Eines von vielen Büchern über "die arabische Welt". |
Von Arabern zu Muslimen: Bücher über "die Araber", "die arabische Welt", "arabische Politik", "arabischen Nationalismus" und "arabischen Sozialismus" kamen während meiner Studienjahre nur so aus den Druckerpressen geflogen. Im Lauf der Zeit wurde deutlich, wie hohl dieses moderne Konzept der Araber war.
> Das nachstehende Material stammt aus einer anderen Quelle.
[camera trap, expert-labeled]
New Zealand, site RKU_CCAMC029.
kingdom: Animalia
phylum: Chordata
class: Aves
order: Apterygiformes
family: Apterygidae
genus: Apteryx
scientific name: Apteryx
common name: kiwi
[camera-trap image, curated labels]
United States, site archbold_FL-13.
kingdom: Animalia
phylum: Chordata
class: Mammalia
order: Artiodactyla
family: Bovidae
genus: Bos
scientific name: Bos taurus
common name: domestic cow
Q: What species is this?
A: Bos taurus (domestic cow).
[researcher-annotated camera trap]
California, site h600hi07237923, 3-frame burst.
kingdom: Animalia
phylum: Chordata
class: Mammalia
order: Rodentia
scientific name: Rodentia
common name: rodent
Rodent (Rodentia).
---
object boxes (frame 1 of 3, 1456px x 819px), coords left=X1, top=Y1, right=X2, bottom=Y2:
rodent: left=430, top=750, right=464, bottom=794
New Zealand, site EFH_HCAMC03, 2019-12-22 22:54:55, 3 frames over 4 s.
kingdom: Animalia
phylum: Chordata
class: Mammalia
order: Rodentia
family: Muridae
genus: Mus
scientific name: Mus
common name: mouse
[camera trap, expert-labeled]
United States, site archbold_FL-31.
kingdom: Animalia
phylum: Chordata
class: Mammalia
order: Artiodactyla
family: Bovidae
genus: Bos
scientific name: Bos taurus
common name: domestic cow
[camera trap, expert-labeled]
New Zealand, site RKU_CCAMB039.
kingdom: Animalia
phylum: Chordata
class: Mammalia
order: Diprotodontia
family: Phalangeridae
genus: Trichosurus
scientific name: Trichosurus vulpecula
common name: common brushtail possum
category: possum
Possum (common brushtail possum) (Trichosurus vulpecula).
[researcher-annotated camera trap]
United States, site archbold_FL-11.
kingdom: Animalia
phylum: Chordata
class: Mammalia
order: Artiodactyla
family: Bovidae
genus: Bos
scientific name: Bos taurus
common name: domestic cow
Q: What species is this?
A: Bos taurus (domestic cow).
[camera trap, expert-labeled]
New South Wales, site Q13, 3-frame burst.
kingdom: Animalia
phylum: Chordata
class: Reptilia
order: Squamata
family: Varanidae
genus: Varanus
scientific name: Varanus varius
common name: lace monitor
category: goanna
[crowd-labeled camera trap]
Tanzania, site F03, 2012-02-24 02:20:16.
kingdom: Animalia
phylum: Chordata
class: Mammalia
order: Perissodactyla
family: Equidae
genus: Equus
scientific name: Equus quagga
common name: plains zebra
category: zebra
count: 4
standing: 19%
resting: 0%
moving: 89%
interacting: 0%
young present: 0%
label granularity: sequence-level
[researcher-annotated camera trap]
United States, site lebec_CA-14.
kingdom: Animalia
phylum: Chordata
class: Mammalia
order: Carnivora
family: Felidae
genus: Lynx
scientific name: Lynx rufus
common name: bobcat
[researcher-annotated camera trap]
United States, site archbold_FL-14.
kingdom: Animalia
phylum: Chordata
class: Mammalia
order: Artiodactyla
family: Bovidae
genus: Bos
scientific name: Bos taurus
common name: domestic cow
Ich gehörte zu denen, die dafür argumentierten, dass der Islam der wahre prägende Faktor ist und verschrieb mich vor dreißig Jahren dem Beweis, dass "die politischen Haltungen der Muslime zutiefst vom Islam geformt werden". Dem wurde damals mit Skepsis begegnet, doch dieses Verständnis ist inzwischen derart blendend selbstverständlich geworden, dass Amazon.com nicht weniger als 3.077 Artikel in englischer Sprache zum Thema Jihad führt.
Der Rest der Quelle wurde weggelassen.